A CATL, empresa chinesa que lidera o mercado global de baterias para carros elétricos, apresentou suas mais recentes novidades para o setor automotivo em um evento realizado em 21 de abril. A companhia aposta que essas tecnologias podem atacar dois dos principais pontos que ainda afastam consumidores: autonomia e tempo de recarga.
Entre os anúncios, a CATL mostrou uma bateria capaz de ser recarregada por completo em 6 minutos. Além disso, revelou duas soluções voltadas a quem busca longas distâncias, com promessa de 1.500 km de autonomia.

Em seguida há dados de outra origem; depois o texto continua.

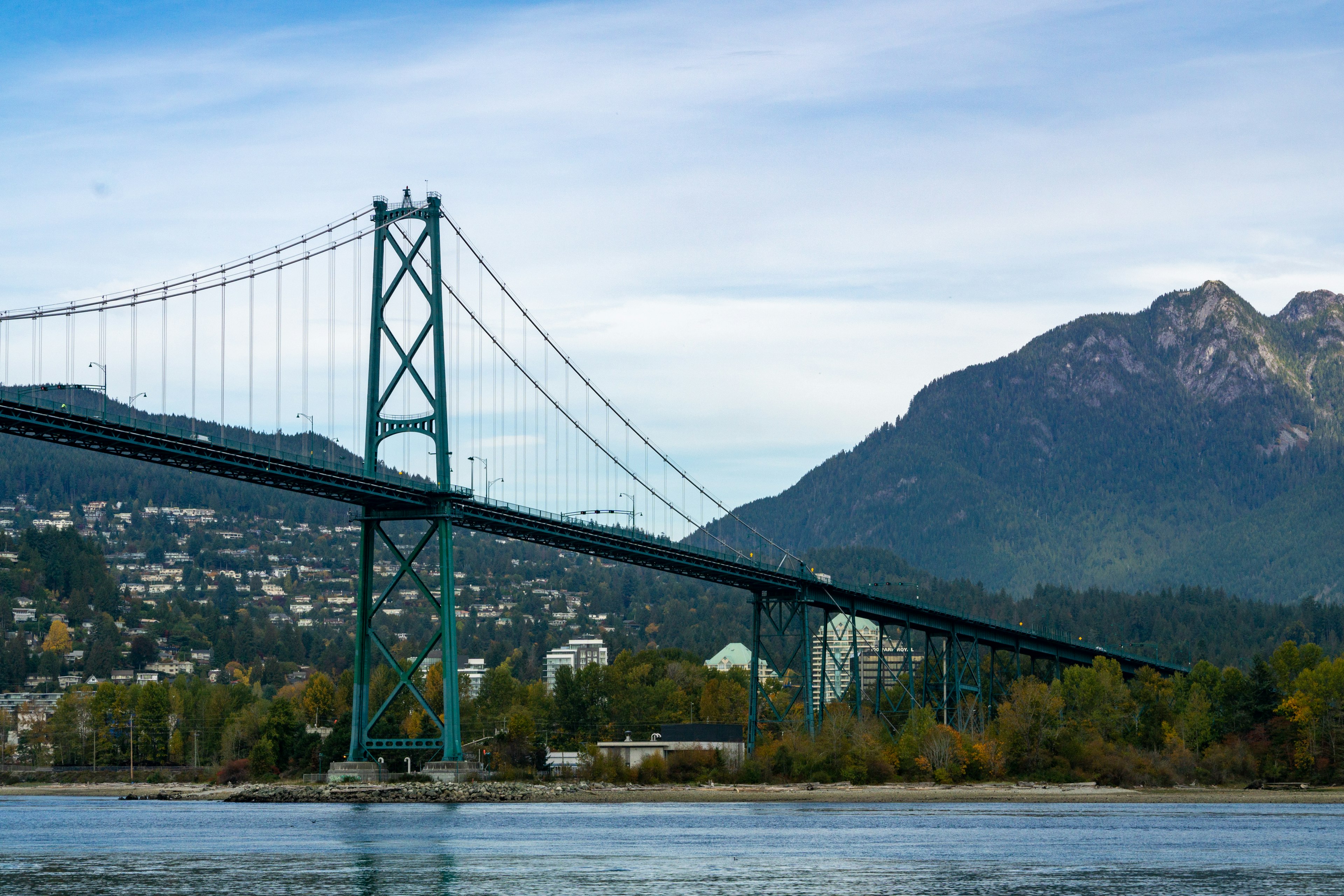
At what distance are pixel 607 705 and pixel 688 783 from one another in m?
30.7

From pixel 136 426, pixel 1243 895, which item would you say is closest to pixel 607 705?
pixel 136 426

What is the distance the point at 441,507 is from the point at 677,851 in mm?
30746

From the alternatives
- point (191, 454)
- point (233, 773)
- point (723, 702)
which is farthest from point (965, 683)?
point (191, 454)

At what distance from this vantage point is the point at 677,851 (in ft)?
183

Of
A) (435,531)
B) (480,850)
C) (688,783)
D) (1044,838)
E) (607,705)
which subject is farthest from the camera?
(607,705)

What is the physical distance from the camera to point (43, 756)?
473 feet

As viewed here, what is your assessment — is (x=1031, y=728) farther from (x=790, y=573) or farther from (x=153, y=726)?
→ (x=153, y=726)

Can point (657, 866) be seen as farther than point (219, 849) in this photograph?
No

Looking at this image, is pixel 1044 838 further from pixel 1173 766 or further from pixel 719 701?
pixel 719 701

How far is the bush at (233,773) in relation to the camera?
11100cm

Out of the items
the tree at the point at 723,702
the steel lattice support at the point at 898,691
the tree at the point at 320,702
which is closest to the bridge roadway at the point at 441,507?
the steel lattice support at the point at 898,691

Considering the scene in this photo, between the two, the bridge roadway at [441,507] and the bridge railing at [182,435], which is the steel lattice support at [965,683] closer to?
the bridge roadway at [441,507]

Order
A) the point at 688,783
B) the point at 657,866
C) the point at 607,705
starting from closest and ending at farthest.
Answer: the point at 657,866
the point at 688,783
the point at 607,705

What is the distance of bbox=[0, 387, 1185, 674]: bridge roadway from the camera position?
212 ft
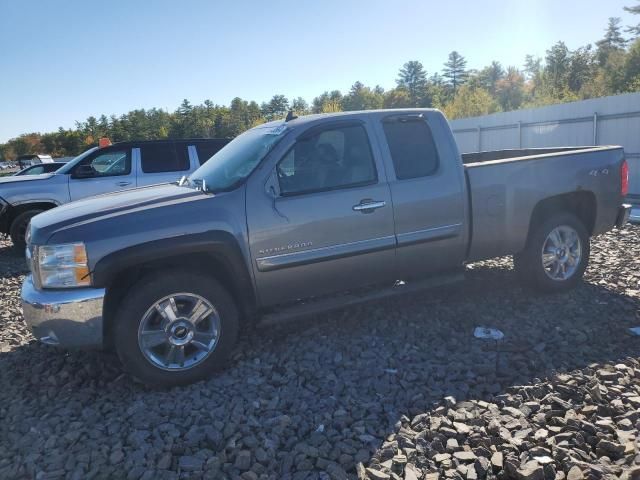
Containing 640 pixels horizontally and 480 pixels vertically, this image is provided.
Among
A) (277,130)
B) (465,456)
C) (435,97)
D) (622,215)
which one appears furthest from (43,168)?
(435,97)

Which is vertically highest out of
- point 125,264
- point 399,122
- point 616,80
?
point 616,80

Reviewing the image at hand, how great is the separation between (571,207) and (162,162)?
268 inches

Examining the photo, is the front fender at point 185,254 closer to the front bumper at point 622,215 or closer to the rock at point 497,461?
the rock at point 497,461

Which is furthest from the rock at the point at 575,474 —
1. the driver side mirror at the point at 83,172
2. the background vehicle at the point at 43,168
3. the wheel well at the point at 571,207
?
the background vehicle at the point at 43,168

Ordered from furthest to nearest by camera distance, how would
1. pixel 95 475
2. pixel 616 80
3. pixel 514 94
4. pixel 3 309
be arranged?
pixel 514 94
pixel 616 80
pixel 3 309
pixel 95 475

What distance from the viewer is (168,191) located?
4238mm

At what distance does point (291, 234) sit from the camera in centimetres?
395

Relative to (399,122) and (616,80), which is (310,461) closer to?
(399,122)

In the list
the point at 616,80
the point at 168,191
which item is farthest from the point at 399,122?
the point at 616,80

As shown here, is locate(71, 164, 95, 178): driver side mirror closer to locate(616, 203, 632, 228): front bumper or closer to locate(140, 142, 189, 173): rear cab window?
locate(140, 142, 189, 173): rear cab window

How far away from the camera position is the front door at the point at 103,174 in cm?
905

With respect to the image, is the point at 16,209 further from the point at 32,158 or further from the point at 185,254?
the point at 32,158

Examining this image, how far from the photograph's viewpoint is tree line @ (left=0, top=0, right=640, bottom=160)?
2014 inches

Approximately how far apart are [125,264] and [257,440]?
1487 mm
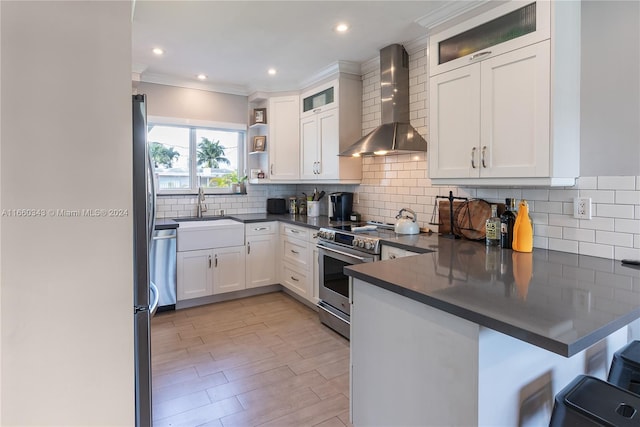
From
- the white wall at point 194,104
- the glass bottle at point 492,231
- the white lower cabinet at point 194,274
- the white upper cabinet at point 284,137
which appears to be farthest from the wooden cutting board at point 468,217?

A empresa também quer reduzir a dependência do lítio e anunciou que começará, ainda neste ano, a primeira produção em série de baterias de sódio-íon no mundo.
Shenxing III: recarga completa em 6 minutos
A principal vitrine do evento foi a Shenxing III, bateria que, segundo a CATL, consegue ser totalmente recarregada em apenas seis minutos.

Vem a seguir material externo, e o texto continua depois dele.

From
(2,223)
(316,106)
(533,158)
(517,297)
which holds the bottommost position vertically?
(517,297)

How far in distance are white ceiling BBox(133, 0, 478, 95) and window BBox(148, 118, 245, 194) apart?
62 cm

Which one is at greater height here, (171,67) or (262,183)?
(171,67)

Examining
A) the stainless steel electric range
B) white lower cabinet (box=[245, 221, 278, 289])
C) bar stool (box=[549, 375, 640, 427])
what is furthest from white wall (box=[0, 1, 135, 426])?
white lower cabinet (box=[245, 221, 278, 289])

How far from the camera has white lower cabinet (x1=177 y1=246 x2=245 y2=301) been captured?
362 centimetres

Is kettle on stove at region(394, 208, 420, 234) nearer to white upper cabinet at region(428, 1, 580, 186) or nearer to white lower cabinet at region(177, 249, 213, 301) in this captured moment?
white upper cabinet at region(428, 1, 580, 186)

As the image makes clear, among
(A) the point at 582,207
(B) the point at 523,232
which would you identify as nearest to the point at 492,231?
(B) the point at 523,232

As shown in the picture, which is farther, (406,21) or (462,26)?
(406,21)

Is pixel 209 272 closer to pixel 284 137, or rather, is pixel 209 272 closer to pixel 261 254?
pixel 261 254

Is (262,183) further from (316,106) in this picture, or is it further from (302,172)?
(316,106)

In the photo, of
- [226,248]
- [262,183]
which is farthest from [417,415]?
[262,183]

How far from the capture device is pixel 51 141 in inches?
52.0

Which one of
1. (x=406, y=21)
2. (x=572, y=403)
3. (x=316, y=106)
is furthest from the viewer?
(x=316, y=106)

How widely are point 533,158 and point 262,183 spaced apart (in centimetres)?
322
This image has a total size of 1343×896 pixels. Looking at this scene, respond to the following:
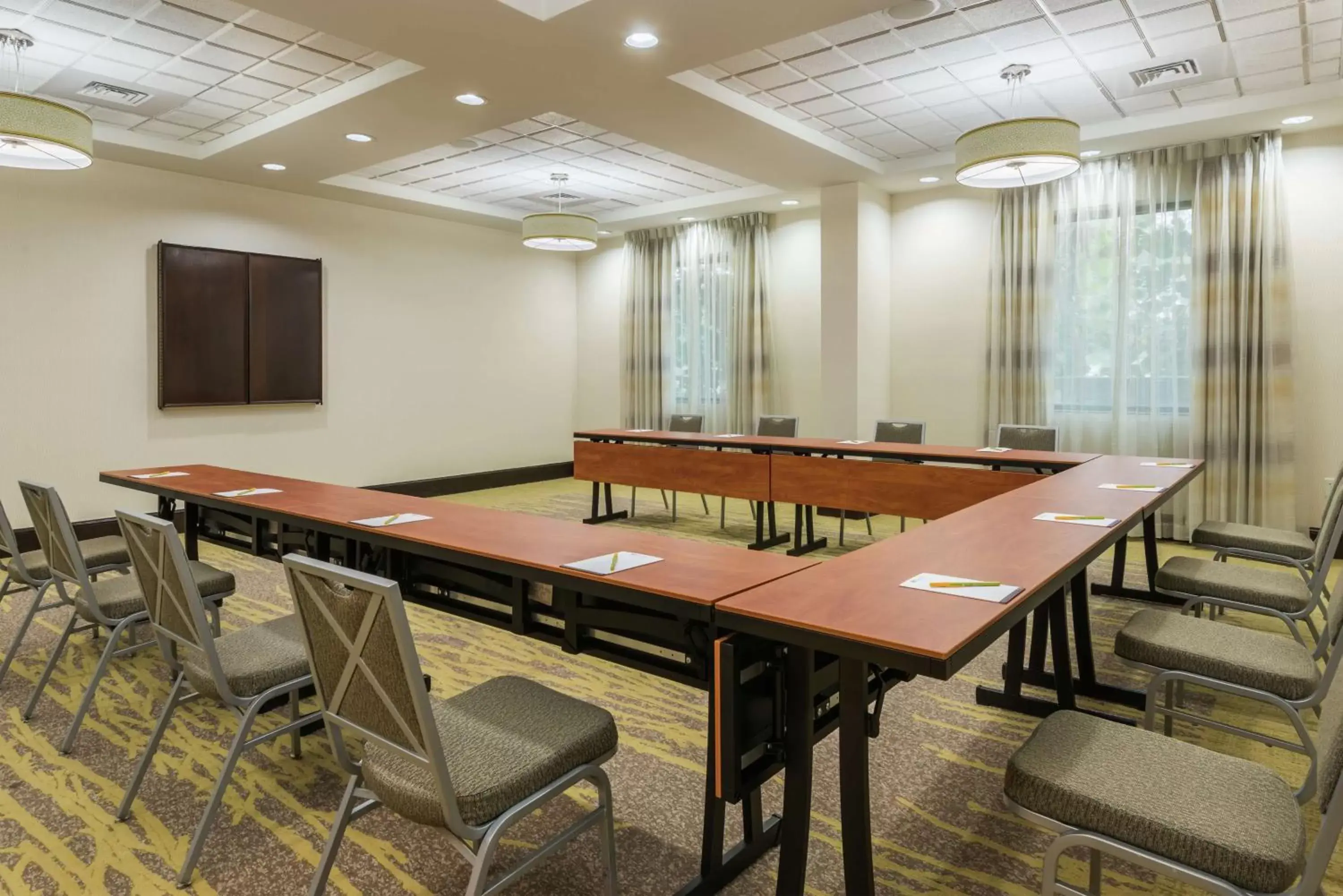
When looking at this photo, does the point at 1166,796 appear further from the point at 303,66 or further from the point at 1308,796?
the point at 303,66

A Shenxing III representa um avanço importante em relação à geração anterior dessa tecnologia, que precisa de 15 minutos para ir de 5% a 80% de carga.

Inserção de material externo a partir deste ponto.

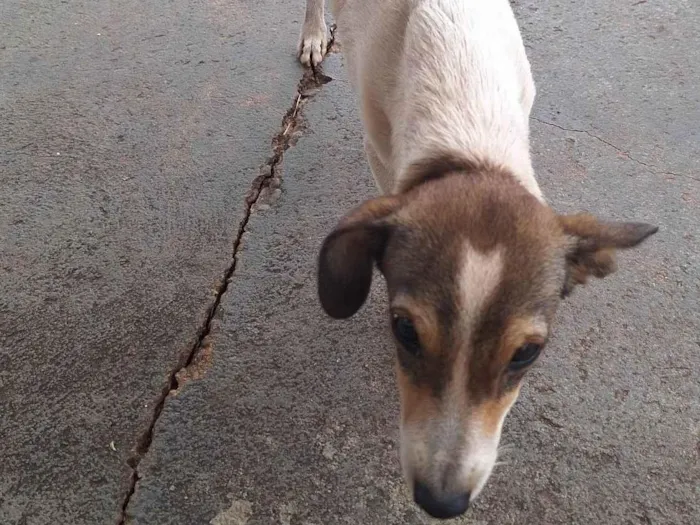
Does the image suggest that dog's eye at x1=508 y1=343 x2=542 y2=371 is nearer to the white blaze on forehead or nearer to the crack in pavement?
the white blaze on forehead

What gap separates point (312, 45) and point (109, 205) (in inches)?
73.7

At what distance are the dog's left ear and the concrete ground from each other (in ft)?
3.19

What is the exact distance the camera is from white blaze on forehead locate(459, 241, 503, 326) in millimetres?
1819

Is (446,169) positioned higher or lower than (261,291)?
higher

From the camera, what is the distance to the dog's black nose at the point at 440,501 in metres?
1.95

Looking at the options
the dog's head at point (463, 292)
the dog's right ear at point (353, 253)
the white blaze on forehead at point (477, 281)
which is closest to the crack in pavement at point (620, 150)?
the dog's head at point (463, 292)

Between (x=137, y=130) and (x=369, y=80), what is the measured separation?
1.86 meters

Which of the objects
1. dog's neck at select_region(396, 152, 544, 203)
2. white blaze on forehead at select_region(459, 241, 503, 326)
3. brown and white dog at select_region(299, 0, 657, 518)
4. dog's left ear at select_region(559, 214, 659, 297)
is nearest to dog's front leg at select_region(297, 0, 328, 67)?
brown and white dog at select_region(299, 0, 657, 518)

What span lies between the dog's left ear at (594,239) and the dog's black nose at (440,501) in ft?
2.53

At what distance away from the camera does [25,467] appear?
2.72 m

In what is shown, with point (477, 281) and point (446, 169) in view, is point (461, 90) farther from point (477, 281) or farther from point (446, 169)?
point (477, 281)

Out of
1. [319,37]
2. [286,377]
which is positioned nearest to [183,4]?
[319,37]

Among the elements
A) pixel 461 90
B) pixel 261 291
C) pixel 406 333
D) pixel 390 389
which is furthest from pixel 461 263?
pixel 261 291

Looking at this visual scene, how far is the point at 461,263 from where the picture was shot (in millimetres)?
1850
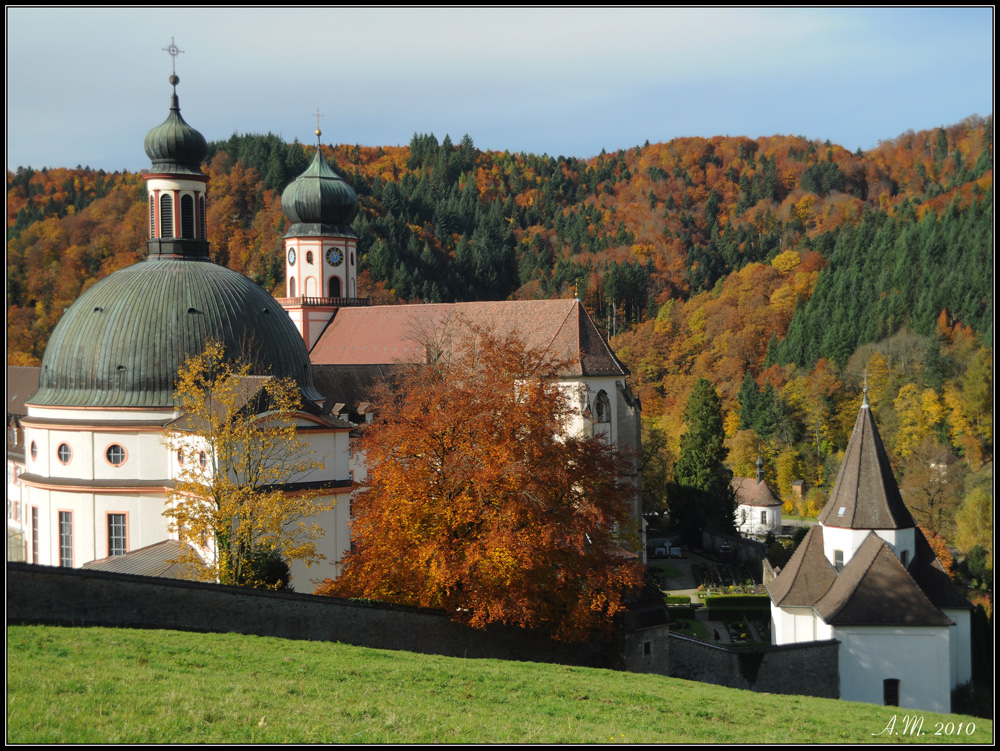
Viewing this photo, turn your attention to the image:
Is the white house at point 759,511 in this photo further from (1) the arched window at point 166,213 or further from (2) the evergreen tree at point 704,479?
(1) the arched window at point 166,213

Com essa movimentação, a CATL também reforça sua vantagem tecnológica frente à BYD. No rival, a tecnologia “Blade” possibilita recarregar a bateria de um carro elétrico em 9 minutos.
Qilin III e Qilin Condensed: promessa de 1.500 km de autonomia
Para quem coloca autonomia como prioridade, a CATL também desenvolveu as baterias Qilin III e Qilin Condensed. De acordo com a empresa, ambas entregariam 1.500 km de autonomia - mais do que a distância entre Paris e Roma.
Sódio-íon Nextra e menos dependência do lítio
Além das baterias voltadas a recarga rápida e grande alcance, a CATL vem trabalhando em uma alternativa para diminuir sua dependência do lítio. Há algum tempo a companhia explora uma opção chamada Nextra, baseada na tecnologia de sódio-íon.
Durante o evento, a CATL afirmou que a primeira produção em série de baterias de sódio-íon do mundo começará neste ano.
A CATL diz que pode fazer ainda melhor
Apesar de as tecnologias apresentadas em abril já chamarem atenção, a empresa chinesa sustenta que ainda há espaço para evoluir. “Os limites da eletroquímica ainda estão longe de serem atingidos, e as possibilidades da ciência dos materiais ainda estão longe de se esgotarem”, garantiu Robin Zeng, fundador da CATL, segundo o Financial Times.
O que achamos
Por enquanto, não está claro em quais veículos essas inovações da CATL vão estrear. Ainda assim, se as novas baterias da CATL entregarem o que prometem, elas podem ajudar a convencer mais gente a migrar para o carro elétrico.